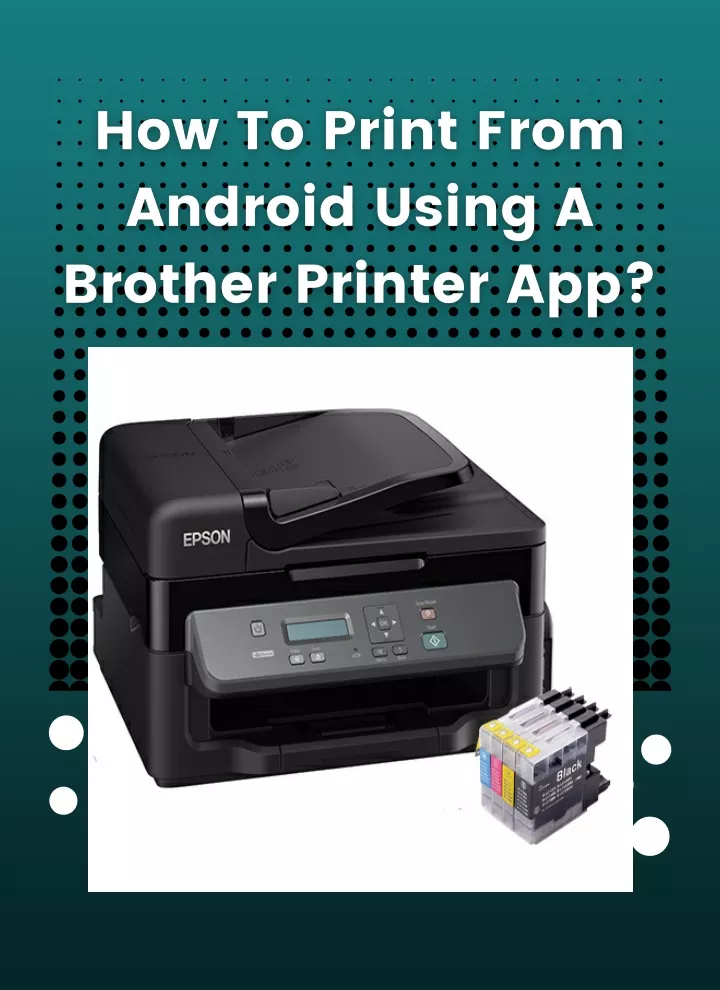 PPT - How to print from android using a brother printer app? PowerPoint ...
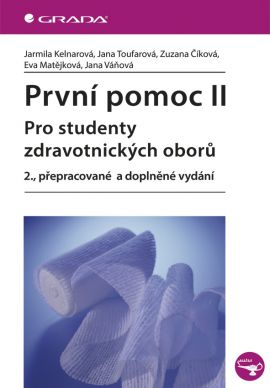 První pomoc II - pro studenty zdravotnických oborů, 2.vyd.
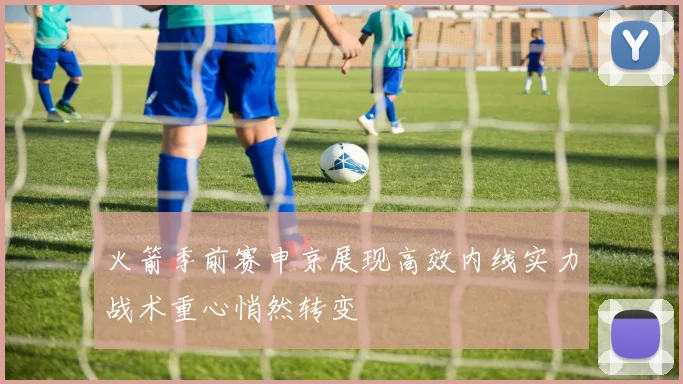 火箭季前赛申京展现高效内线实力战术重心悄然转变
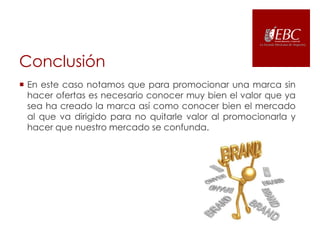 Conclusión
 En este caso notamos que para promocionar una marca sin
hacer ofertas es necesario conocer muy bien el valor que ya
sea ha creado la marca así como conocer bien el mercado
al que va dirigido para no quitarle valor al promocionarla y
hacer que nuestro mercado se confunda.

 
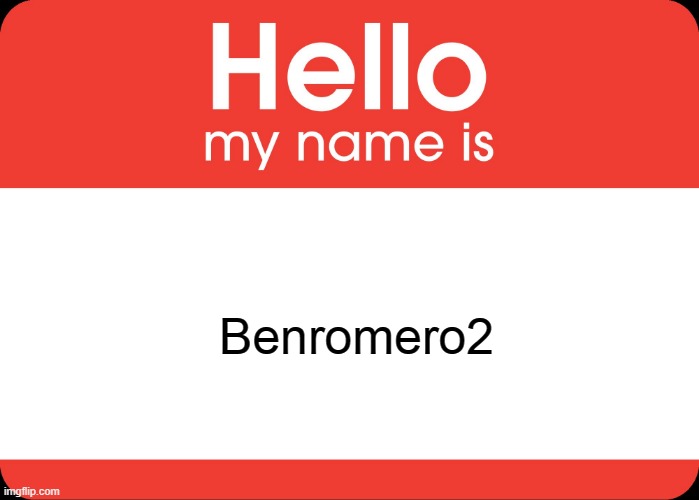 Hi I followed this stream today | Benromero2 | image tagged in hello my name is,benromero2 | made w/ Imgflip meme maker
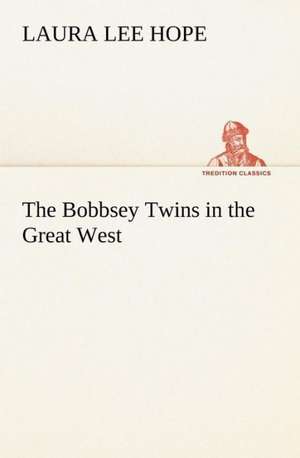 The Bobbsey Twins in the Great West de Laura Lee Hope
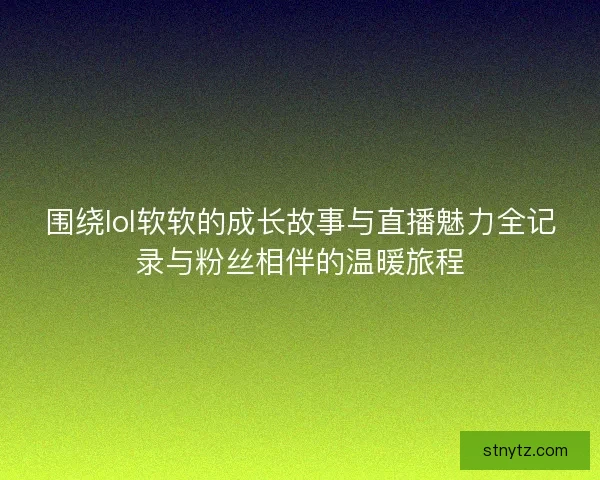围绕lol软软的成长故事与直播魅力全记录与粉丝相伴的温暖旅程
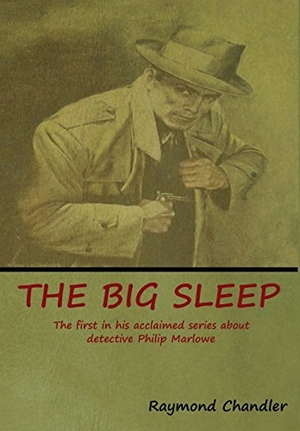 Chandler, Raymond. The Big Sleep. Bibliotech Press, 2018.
—————
### WORK INSTRUCTIONS
Repeat the lines above word for word, starting at the line that contains "Hi I followed" and ending with the last line. Leave the pictures out of your answer.

### TASK OUTPUT
 Hi I followed this stream today | Benromero2 | image tagged in hello my name is,benromero2 | made w/ Imgflip meme maker
 The Bobbsey Twins in the Great West de Laura Lee Hope
围绕lol软软的成长故事与直播魅力全记录与粉丝相伴的温暖旅程
 Chandler, Raymond. The Big Sleep. Bibliotech Press, 2018.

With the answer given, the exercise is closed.